Why Change Feels So Hard | Part Two
I felt like I was becoming a slave to the land. But I held onto the thought that this land had to be kept from blowing. Often I was so full of dust I drove blind, unable to see even the radiator cap on my tractor or hear the roar of the engines, but I kept driving on and on by guess and instinct..
- Dust Bowl Farmer
My Grandpa Skaggs talked often of the dustbowl, having lived through it as a young boy, and at the time the story felt so strange to me, sounding more like a tragic fairytale then history. He told me about the famines, the children that died of starvation, of having to find work outside of Oklahoma, and ultimately of being a teen who had to provide food for his family.
The late 1920s and 30s found parts of the United States in what looked like a perpetual desert, covered in sand and dust, and ravaged by famine and empty farms. Many scientists have tried to explain what we call the "dust bowl" but the predominant theory is that too many farmers were poorly using their land. Crop and land rotation had been principles of farming since Ancient Egypt and over the years farmers found crops that naturally helped yield more of the other. For instance, if you rotate soybeans with corn, it actually will yield a greater corn harvest the next season, but with industrial farming just beginning and farmers feeling pressure to ignore long held traditions, death was imminent.

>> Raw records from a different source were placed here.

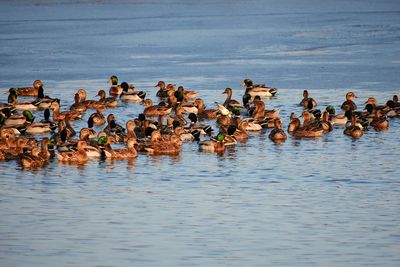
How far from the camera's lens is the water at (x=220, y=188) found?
11242mm

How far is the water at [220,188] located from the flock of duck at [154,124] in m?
0.31

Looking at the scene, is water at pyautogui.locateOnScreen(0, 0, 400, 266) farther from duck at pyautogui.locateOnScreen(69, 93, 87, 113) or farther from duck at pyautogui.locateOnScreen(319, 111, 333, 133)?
duck at pyautogui.locateOnScreen(69, 93, 87, 113)

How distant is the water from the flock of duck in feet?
1.03

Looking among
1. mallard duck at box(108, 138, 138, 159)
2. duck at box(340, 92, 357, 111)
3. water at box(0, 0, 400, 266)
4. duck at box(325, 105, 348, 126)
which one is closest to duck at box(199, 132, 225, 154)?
water at box(0, 0, 400, 266)

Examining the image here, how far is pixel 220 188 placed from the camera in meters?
14.4

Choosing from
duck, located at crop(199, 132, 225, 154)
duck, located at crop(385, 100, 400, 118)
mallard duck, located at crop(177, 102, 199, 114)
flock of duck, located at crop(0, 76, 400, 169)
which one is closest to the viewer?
flock of duck, located at crop(0, 76, 400, 169)

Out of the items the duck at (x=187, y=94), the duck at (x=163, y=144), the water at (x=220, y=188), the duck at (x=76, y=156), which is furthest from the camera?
the duck at (x=187, y=94)

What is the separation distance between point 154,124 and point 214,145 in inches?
78.7

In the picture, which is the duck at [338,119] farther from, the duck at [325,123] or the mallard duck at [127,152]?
the mallard duck at [127,152]

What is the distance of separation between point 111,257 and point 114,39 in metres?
25.4

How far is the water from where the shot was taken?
11242 millimetres

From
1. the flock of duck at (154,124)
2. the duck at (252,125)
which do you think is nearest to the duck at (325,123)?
the flock of duck at (154,124)

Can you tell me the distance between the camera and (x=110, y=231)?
39.6 feet

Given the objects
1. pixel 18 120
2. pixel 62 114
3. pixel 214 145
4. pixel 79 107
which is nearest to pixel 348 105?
pixel 214 145
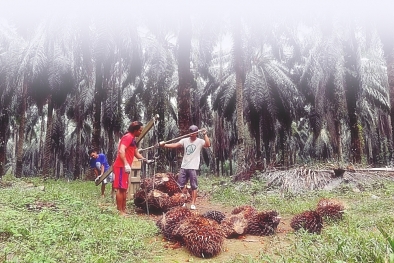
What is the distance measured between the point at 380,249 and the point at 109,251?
2.39 metres

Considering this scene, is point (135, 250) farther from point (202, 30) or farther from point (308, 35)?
point (308, 35)

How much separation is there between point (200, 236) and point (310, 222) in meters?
1.68

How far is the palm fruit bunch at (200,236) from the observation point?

As I said in part I of this blog series, change is a fact of life on Earth. We live in a natural cycle of births and deaths, beginnings and endings, and that's why change is so difficult. Even good change.

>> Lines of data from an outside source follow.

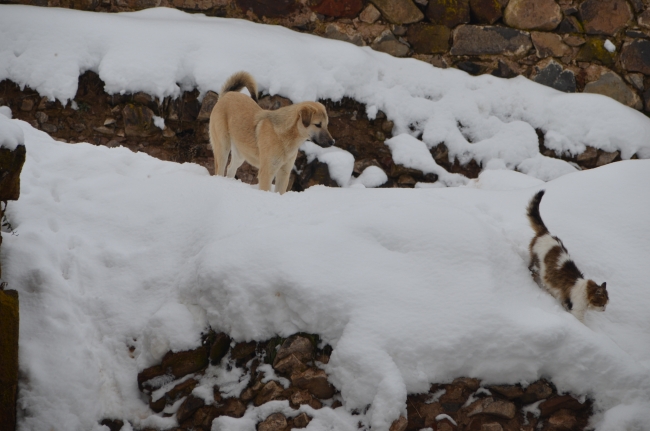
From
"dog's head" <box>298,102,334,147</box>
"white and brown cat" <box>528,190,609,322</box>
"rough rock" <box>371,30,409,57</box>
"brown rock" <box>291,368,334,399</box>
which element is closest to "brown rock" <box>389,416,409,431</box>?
"brown rock" <box>291,368,334,399</box>

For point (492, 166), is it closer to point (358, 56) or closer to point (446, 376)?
point (358, 56)

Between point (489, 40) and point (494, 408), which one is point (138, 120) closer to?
point (489, 40)

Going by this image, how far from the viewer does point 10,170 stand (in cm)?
292

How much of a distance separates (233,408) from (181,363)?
45cm


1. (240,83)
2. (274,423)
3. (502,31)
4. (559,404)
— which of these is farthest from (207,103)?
(559,404)

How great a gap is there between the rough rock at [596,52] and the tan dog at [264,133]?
488 cm

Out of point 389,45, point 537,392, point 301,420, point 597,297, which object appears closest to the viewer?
point 301,420

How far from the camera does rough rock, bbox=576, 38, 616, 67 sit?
8.04 metres

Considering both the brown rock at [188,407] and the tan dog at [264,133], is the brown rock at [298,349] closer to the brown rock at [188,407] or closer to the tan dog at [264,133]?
Result: the brown rock at [188,407]

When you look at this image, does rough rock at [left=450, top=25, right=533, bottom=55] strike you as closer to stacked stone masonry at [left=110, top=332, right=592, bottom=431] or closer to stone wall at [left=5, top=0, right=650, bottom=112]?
stone wall at [left=5, top=0, right=650, bottom=112]

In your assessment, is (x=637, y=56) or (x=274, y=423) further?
(x=637, y=56)

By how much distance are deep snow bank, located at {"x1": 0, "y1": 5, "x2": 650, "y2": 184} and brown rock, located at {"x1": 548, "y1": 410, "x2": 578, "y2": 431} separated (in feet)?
15.7

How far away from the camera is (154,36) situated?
7.17m

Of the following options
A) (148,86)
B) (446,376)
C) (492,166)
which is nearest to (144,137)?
(148,86)
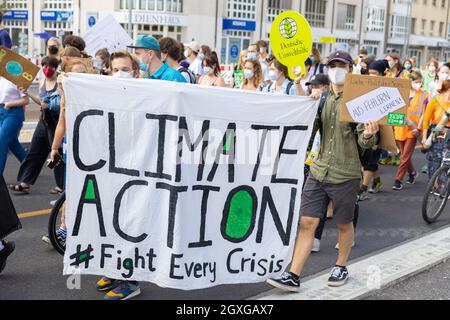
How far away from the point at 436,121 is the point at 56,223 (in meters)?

Because every change is the byproduct of a death.
As we grow from childhood to the teen years, and from teens to adults, there are seasons and things that must die in order for us to move forward. In each season, from singleness to marriage, from marriage to family, from family to empty nesters and grandchildren, there is a letting go of the former season and a loss of things we loved.
John Eldredge explained this sentiment in his book, All Things New, as he watched his youngest go off to college..... "is all life nothing but loss?"
And isn't it though?
It's morbid to think about but life outside of Eden constantly requires us to let go, even of good things, to step into new seasons.
Death is a fact of life here and because the Kingdom of God is still to come (and is coming even now), we must live by the laws of a world that's not fully restored, or risk becoming walking dust bowls ourselves--aimlessly wandering as we are choked by the ashes of dying things we refuse to part with.
It's a cautionary tale, but one that I think is important, because while change is hard, to stubbornly stay in a season of sameness means to risk the dust of dead things.
Are you feeling stuck or aimless? If you cannot see your tractor, or hear the engines roar anymore, you may want to look around you and ask yourself the same thing the farmer that's quoted above did. Are you a slave to a dying land?